More on Plotting

This article demonstrates how users can experiment with the plotting options to enhance the reporting of their results.

For illustration, we utilize the same Motivating Example as in the short tutorial. The only distinction is that we employ several denoising strategies here.

## Generate data.
set.seed(1986)

n <- 500
k <- 1

X <- matrix(runif(n * k), ncol = k)
colnames(X) <- paste0("x", seq_len(k))
D <- rbinom(n, size = 1, prob = 0.5)
mu0 <- X[, 1]
mu1 <- X[, 1]
Y <- mu0 + D * (mu1 - mu0) + rnorm(n, sd = sqrt(5))

## Sample split.
train_idx <- sample(c(TRUE, FALSE), length(Y), replace = TRUE)

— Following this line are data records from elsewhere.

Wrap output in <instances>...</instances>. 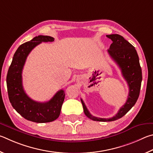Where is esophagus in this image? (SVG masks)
<instances>
[{
  "instance_id": "34e87169",
  "label": "esophagus",
  "mask_w": 153,
  "mask_h": 153,
  "mask_svg": "<svg viewBox=\"0 0 153 153\" xmlns=\"http://www.w3.org/2000/svg\"><path fill=\"white\" fill-rule=\"evenodd\" d=\"M80 79H81V78H79L78 79H77V80H78V81H79V80H80Z\"/></svg>"
}]
</instances>
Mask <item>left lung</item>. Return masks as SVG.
I'll use <instances>...</instances> for the list:
<instances>
[{
  "label": "left lung",
  "mask_w": 153,
  "mask_h": 153,
  "mask_svg": "<svg viewBox=\"0 0 153 153\" xmlns=\"http://www.w3.org/2000/svg\"><path fill=\"white\" fill-rule=\"evenodd\" d=\"M106 36L113 42L108 52L121 70L122 76L129 87V93L126 102L120 109L116 116L111 118H101L92 116L81 99L85 114L89 119L97 122L114 121L126 114L138 100L143 79L139 58L135 48L120 35L111 34Z\"/></svg>",
  "instance_id": "obj_1"
}]
</instances>
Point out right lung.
<instances>
[{
	"label": "right lung",
	"instance_id": "right-lung-1",
	"mask_svg": "<svg viewBox=\"0 0 153 153\" xmlns=\"http://www.w3.org/2000/svg\"><path fill=\"white\" fill-rule=\"evenodd\" d=\"M53 41L52 37L38 36L21 44L13 56L7 72V91L13 108L24 118L33 122L46 123L57 119L65 97V92L61 89L48 101L37 102L26 94L23 87L22 71L29 53L42 42Z\"/></svg>",
	"mask_w": 153,
	"mask_h": 153
}]
</instances>
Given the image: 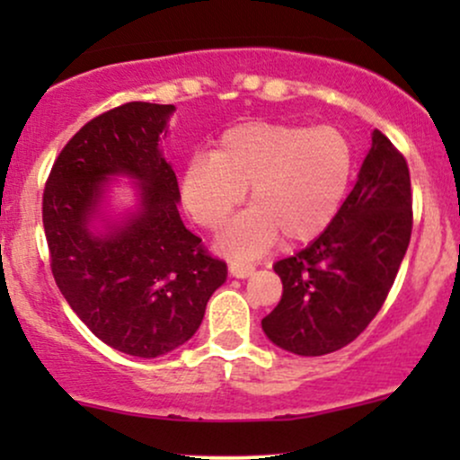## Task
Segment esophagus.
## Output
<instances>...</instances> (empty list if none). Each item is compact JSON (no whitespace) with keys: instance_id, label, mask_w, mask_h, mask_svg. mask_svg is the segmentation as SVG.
I'll list each match as a JSON object with an SVG mask.
<instances>
[{"instance_id":"obj_1","label":"esophagus","mask_w":460,"mask_h":460,"mask_svg":"<svg viewBox=\"0 0 460 460\" xmlns=\"http://www.w3.org/2000/svg\"><path fill=\"white\" fill-rule=\"evenodd\" d=\"M229 272H231V277H235V279H246V277H251L252 272H255V268L248 266V263L231 261L229 263Z\"/></svg>"}]
</instances>
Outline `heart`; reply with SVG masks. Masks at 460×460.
<instances>
[{"instance_id":"heart-1","label":"heart","mask_w":460,"mask_h":460,"mask_svg":"<svg viewBox=\"0 0 460 460\" xmlns=\"http://www.w3.org/2000/svg\"><path fill=\"white\" fill-rule=\"evenodd\" d=\"M355 175V146L341 129L251 120L220 134L212 155H194L181 177L183 205L205 229L226 223L237 205L252 208L218 237L234 260H252L279 237L314 240L335 220Z\"/></svg>"}]
</instances>
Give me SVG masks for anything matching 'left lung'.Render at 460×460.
Segmentation results:
<instances>
[{
    "mask_svg": "<svg viewBox=\"0 0 460 460\" xmlns=\"http://www.w3.org/2000/svg\"><path fill=\"white\" fill-rule=\"evenodd\" d=\"M413 229L404 155L374 129L372 149L335 220L296 255L274 263L283 296L261 329L274 346L320 357L355 341L376 318Z\"/></svg>",
    "mask_w": 460,
    "mask_h": 460,
    "instance_id": "1",
    "label": "left lung"
}]
</instances>
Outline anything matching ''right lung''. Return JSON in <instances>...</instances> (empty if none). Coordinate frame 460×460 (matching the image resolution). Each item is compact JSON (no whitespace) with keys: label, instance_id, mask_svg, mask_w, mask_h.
<instances>
[{"label":"right lung","instance_id":"obj_1","mask_svg":"<svg viewBox=\"0 0 460 460\" xmlns=\"http://www.w3.org/2000/svg\"><path fill=\"white\" fill-rule=\"evenodd\" d=\"M175 105L131 102L99 114L66 142L43 192L51 272L77 318L103 344L153 358L186 344L208 300L226 281L179 216L175 171L160 136ZM139 181L138 213L92 229L107 179Z\"/></svg>","mask_w":460,"mask_h":460}]
</instances>
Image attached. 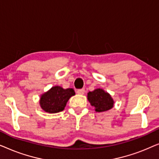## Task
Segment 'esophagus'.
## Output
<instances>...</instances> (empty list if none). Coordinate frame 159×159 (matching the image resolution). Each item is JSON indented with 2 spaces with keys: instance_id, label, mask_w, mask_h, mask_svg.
Wrapping results in <instances>:
<instances>
[{
  "instance_id": "34e87169",
  "label": "esophagus",
  "mask_w": 159,
  "mask_h": 159,
  "mask_svg": "<svg viewBox=\"0 0 159 159\" xmlns=\"http://www.w3.org/2000/svg\"><path fill=\"white\" fill-rule=\"evenodd\" d=\"M84 92H85V90H84V88L79 89V90H77V93H78V94H80V95L84 94Z\"/></svg>"
}]
</instances>
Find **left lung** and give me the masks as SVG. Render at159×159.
Segmentation results:
<instances>
[{
  "label": "left lung",
  "mask_w": 159,
  "mask_h": 159,
  "mask_svg": "<svg viewBox=\"0 0 159 159\" xmlns=\"http://www.w3.org/2000/svg\"><path fill=\"white\" fill-rule=\"evenodd\" d=\"M88 100L91 106H94L95 111L103 112L111 109L114 106V101L109 93L103 89H95L88 93Z\"/></svg>",
  "instance_id": "8db88e82"
}]
</instances>
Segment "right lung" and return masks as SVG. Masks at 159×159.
<instances>
[{"label": "right lung", "mask_w": 159, "mask_h": 159, "mask_svg": "<svg viewBox=\"0 0 159 159\" xmlns=\"http://www.w3.org/2000/svg\"><path fill=\"white\" fill-rule=\"evenodd\" d=\"M75 95V92L72 88L64 89L60 86H54L41 95L40 107L50 114L62 111L69 99Z\"/></svg>", "instance_id": "obj_1"}]
</instances>
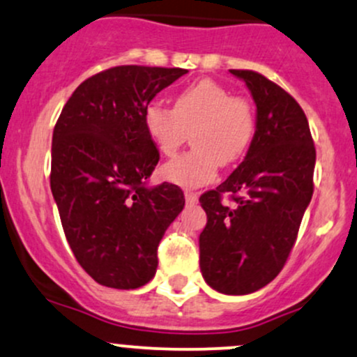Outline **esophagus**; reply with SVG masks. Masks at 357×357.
Wrapping results in <instances>:
<instances>
[{
  "label": "esophagus",
  "mask_w": 357,
  "mask_h": 357,
  "mask_svg": "<svg viewBox=\"0 0 357 357\" xmlns=\"http://www.w3.org/2000/svg\"><path fill=\"white\" fill-rule=\"evenodd\" d=\"M183 194H185L187 204H195V202H197V199H199L197 192H192V190H185Z\"/></svg>",
  "instance_id": "1"
}]
</instances>
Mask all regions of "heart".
I'll list each match as a JSON object with an SVG mask.
<instances>
[{"label":"heart","instance_id":"heart-1","mask_svg":"<svg viewBox=\"0 0 357 357\" xmlns=\"http://www.w3.org/2000/svg\"><path fill=\"white\" fill-rule=\"evenodd\" d=\"M143 122L151 143L165 156L175 155L187 131H194V148L162 168L163 178L182 187L204 185L216 177L220 165L240 162L257 129L254 103L213 79H201L180 90L174 109L149 102Z\"/></svg>","mask_w":357,"mask_h":357}]
</instances>
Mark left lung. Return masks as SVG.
Wrapping results in <instances>:
<instances>
[{
  "instance_id": "8db88e82",
  "label": "left lung",
  "mask_w": 357,
  "mask_h": 357,
  "mask_svg": "<svg viewBox=\"0 0 357 357\" xmlns=\"http://www.w3.org/2000/svg\"><path fill=\"white\" fill-rule=\"evenodd\" d=\"M257 107L247 156L199 202L208 223L199 236L202 278L223 294H250L284 267L313 195L315 144L300 103L260 73L229 70ZM231 193L233 208L220 202Z\"/></svg>"
}]
</instances>
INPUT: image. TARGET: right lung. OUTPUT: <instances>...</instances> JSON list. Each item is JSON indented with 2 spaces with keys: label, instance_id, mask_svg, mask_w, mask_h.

X_tr <- matrix(X[train_idx, ])
X_val <- matrix(X[!train_idx, ])

D_tr <- D[train_idx]
D_val <- D[!train_idx]

Y_tr <- Y[train_idx]
Y_val <- Y[!train_idx]

## CATEs estimation.
# T-learner.
forest_treated <- regression_forest(as.matrix(X_tr[D_tr == 1, ]), Y_tr[D_tr == 1])
forest_control <- regression_forest(as.matrix(X_tr[D_tr == 0, ]), Y_tr[D_tr == 0])
cates_val_t <- predict(forest_treated, X_val)$predictions - predict(forest_control, X_val)$predictions 

# Causal forest.
forest <- causal_forest(X_tr, Y_tr, D_tr) 
cates_val_cf <- predict(forest, X_val)$predictions 

## Define arguments.
cates_val <- list("T-learner" = cates_val_t,
                  "CF" = cates_val_cf)

strategies <- c("WR", "HT")
denoising <- c("none", "cddf2", "mck1")

pscore_val <- rep(0.5, length(Y_val)) # True propensity scores.

## Call main function.
validation <- valiCATE(Y_tr, Y_val, D_tr, D_val, X_tr, X_val, cates_val, strategies = strategies, denoising = denoising, pscore_val = pscore_val, verbose = FALSE)

GATES

As explained in the short tutorial, we can call the plot method and set the target argument to GATES to display GATES point estimates and 95% confidence intervals. However, due to the relatively large number of models we estimated above, the results may be difficult to interpret.

## GATES plot - default.
plot(validation, target = "GATES")

Fortunately, the results are quite robust across models. Therefore, it’s reasonable to display only a subset of them and possibly relegate the remaining ones to an appendix. We can achieve this by using the which_models argument. Here, we choose to display only those models that do not utilize any denoising strategy.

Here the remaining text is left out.